Decline and Fall of Faithless Empires
Political commitment requires artists to abandon
the freedom that’s provided for their artistry, machinery
political opinions ruin, pouring sand in
its gears while they admire ideologically the senseless scenery.
In contrast, the decline and fall of mighty empires and
contemporary regimes like ours has throughout time depended
on their commitment to traditions, whose aband-
onment by faithless populations leaves them weak and undefended.
In “Europe May Be Declining, but America Isn’t,” WSJ, 6/24/24, Walter Russell Mead writes:
In 1375 Charles IV named Lübeck one of the “five glories” of his Holy Roman Empire, along with Pisa, Florence, Venice and Rome. After a long decline, the German Empire absorbed Lübeck in 1871, and the last vestiges of its independence ended when the Nazis incorporated the “free city” into the state of Schleswig-Holstein. It remains, however, an important tourist destination, and is renowned for its marzipan.
Unsurprisingly, perhaps, decadence and decline were central preoccupations of Lübeck’s most famous modern son, the Nobel Prize-winning novelist Thomas Mann. “Buddenbrooks,” the work that made his name, was set in a thinly fictionalized Lübeck and describes the social, cultural and economic decline of a typical German bourgeois family during the 19th century.

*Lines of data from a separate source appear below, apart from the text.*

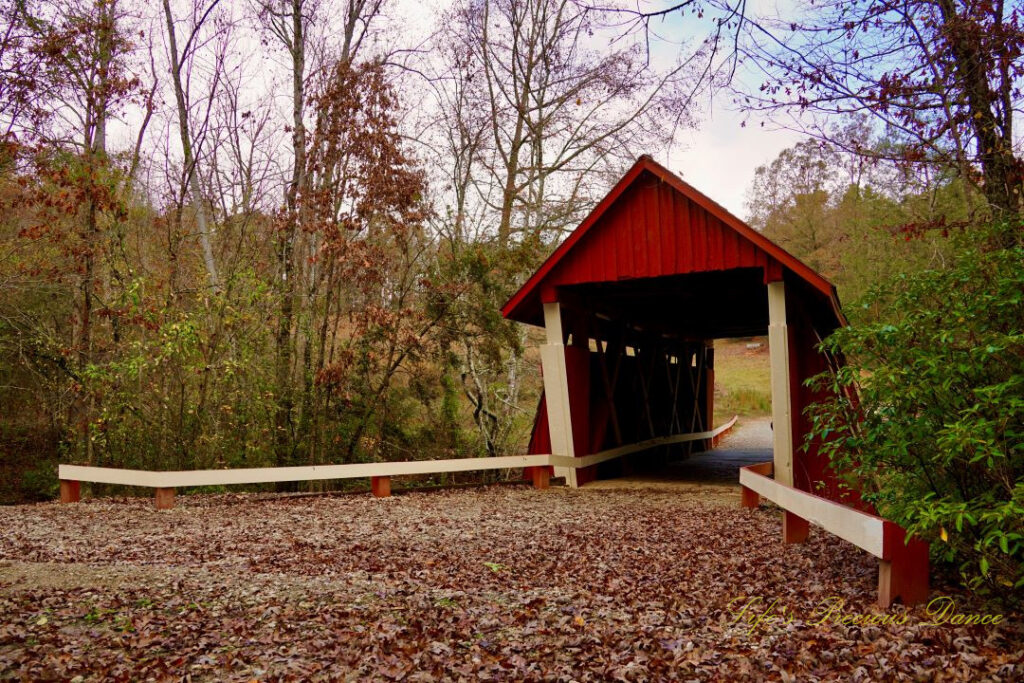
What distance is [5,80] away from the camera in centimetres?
962

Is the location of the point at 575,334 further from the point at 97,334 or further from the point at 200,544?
the point at 97,334

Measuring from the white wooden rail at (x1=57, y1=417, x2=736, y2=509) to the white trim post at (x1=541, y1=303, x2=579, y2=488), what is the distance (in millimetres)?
208

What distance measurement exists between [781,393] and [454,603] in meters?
6.37

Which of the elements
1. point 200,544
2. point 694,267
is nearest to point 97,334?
point 200,544

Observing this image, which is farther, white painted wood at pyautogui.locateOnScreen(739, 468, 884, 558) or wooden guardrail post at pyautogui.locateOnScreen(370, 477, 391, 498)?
wooden guardrail post at pyautogui.locateOnScreen(370, 477, 391, 498)

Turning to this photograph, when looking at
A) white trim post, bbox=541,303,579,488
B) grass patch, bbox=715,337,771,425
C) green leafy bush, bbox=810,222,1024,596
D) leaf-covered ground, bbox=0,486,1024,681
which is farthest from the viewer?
grass patch, bbox=715,337,771,425

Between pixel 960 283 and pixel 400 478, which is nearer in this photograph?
pixel 960 283

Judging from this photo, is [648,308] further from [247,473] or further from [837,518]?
[837,518]

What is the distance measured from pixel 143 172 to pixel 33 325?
3781 mm

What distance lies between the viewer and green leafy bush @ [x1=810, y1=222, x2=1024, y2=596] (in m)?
4.23

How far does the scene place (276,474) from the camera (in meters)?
10.6

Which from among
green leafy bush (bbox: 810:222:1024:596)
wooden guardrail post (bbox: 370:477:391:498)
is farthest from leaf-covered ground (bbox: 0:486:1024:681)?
wooden guardrail post (bbox: 370:477:391:498)

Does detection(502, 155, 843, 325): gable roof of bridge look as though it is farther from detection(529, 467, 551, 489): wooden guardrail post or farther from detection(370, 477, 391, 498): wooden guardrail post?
detection(370, 477, 391, 498): wooden guardrail post

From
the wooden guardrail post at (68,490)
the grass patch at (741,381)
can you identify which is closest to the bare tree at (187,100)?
the wooden guardrail post at (68,490)
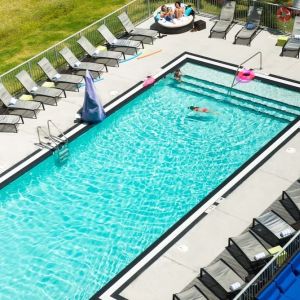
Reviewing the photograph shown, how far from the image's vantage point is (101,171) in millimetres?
23266

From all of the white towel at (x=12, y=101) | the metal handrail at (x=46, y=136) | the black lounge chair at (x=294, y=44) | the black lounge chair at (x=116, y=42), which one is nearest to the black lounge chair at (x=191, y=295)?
the metal handrail at (x=46, y=136)

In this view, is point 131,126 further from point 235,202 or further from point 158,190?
point 235,202

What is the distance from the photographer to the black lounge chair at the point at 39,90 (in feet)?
86.5

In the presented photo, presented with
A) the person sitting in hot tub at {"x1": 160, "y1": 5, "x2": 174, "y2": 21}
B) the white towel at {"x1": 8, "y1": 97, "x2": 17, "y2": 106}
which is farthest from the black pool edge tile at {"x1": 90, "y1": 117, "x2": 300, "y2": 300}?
the person sitting in hot tub at {"x1": 160, "y1": 5, "x2": 174, "y2": 21}

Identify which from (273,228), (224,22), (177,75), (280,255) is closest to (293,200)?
(273,228)

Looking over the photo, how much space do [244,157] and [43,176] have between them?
666 cm

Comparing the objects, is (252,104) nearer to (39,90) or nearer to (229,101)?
(229,101)

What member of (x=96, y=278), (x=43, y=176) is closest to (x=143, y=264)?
(x=96, y=278)

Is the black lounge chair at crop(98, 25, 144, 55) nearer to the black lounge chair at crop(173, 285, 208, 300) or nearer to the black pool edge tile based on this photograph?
the black pool edge tile

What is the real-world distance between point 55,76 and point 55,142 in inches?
153

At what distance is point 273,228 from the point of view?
61.6 feet

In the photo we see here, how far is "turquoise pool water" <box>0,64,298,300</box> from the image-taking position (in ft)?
64.4

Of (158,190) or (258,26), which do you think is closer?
(158,190)

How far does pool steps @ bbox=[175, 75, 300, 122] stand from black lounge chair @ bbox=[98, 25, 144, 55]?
9.16 ft
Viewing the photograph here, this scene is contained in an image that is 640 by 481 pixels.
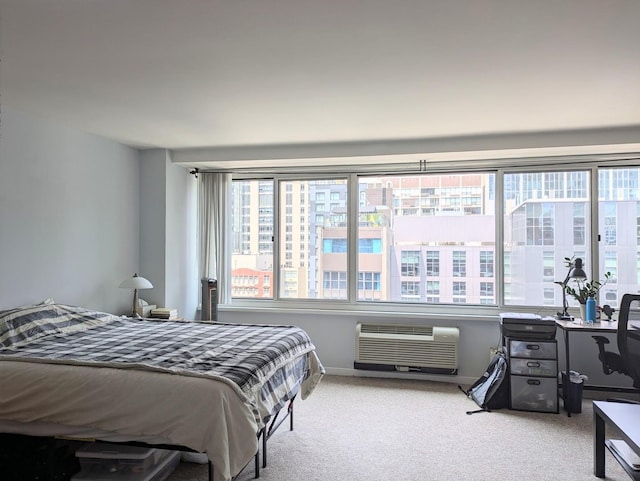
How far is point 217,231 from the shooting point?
17.2 feet

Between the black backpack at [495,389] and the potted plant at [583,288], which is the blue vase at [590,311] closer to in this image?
the potted plant at [583,288]

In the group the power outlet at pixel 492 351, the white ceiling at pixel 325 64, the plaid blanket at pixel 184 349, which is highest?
the white ceiling at pixel 325 64

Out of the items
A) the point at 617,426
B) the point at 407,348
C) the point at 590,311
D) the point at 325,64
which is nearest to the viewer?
the point at 617,426

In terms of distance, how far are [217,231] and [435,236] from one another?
8.44 feet

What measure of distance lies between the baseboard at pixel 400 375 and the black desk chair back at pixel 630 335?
63.0 inches

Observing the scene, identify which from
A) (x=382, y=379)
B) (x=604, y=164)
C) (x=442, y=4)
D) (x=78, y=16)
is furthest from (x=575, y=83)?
(x=382, y=379)

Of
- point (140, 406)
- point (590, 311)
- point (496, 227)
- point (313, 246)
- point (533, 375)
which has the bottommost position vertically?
point (533, 375)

As the primitive strength of the early Buddenbrook generations yielded to the more tortured and conflicted psychologies of a later era, the family became less effective in the real world. Family ties frayed, the business shrank, and the novel closes as a handful of impoverished surviving family members cling to the memories of past greatness.
History doesn’t, I think, teach us that decline has a single cause. The ancient Greeks and Romans believed that decline and decay were part of a natural and inevitable process. As a society becomes affluent and powerful, it loses the primitive virtues that made it great. As virtue vanishes from a people, its institutions decay, and ultimately its defenses collapse.